>> Start Source excerpt

Jean Beliveau, Montreal Canadiens, 1971

FILE - In this May 18, 1971, file photo, Montreal Canadiens' captain Jean Beliveau, left, is presented the Stanley Cup by NHL Commissioner Clarence Campbell after Montreal beat Chicago in Game 7 of the Stanley Cup finals.

Le Grand Jean was far from finished at 39. He scored 25 goals in 70 games and capped his Hall of Fame career by helping Montreal win the Stanley Cup in seven games over the Chicago Blackhawks. Beliveau led all playoff scorers with 16 assists, including one on the tying goal of Game 6 as Montreal rallied for a 4–3 victory to force the decisive Game 7. He finished his career with 10 Stanley Cups.

Pete Sampras, tennis, 2002

Andre Agassis (L) congratulates Pete Sampras after Sampras defeated Agassi at the finals of the US Open on Sept. 8, 2002. Sampras, the No. 17 seed, beat No. 6 Agassi 6-3, 6-4, 5-7, 6-4 for first U.S. Open title since 1996 and his first tournament title of any kind since Wimbledon 2000, a span of 33 events.

>> End Source excerpt

### [What is asked]
1. Quote the part of the sports excerpt that opens with the words containing "Le Grand Jean" and closes with "10 Stanley Cups.".
2. Does each statement agree with the sports excerpt? Answer yes or no for each and quote the deciding words. (a) Beliveau scored 25 goals in 70 games at age 39. (b) Montreal beat Chicago for the Stanley Cup in six games. (c) Sampras was seeded No. 6 at the 2002 US Open.
3. How would you sum up the sports excerpt in two sentences?
The listing after this point is separate material, unrelated to the sports excerpt.

>> Start Provided data

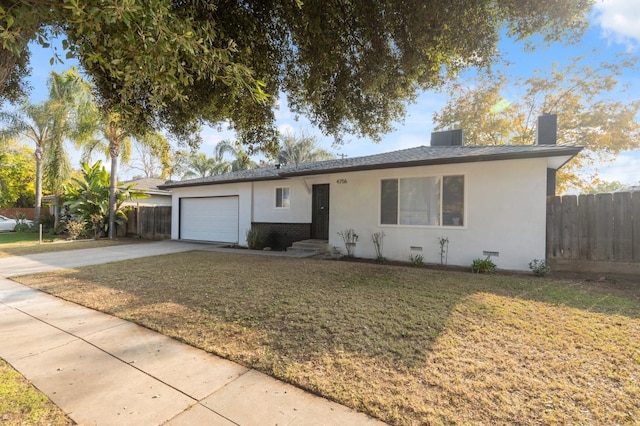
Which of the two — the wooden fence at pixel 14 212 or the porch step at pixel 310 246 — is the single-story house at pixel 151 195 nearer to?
the wooden fence at pixel 14 212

>> End Provided data

### [Solutions below]
1.
Le Grand Jean was far from finished at 39. He scored 25 goals in 70 games and capped his Hall of Fame career by helping Montreal win the Stanley Cup in seven games over the Chicago Blackhawks. Beliveau led all playoff scorers with 16 assists, including one on the tying goal of Game 6 as Montreal rallied for a 4–3 victory to force the decisive Game 7. He finished his career with 10 Stanley Cups.

2.
(a) Yes: "He scored 25 goals in 70 games"
(b) No: "helping Montreal win the Stanley Cup in seven games over the Chicago Blackhawks"
(c) No: "Sampras, the No. 17 seed, beat No. 6 Agassi"

3. At 39, Jean Beliveau scored 25 goals and led all playoff scorers with 16 assists as Montreal beat Chicago in seven games for the 1971 Stanley Cup, finishing his career with 10 Cups. In 2002, Pete Sampras, seeded No. 17, defeated Agassi in the US Open final for his first U.S. Open title since 1996 and his first tournament title since Wimbledon 2000.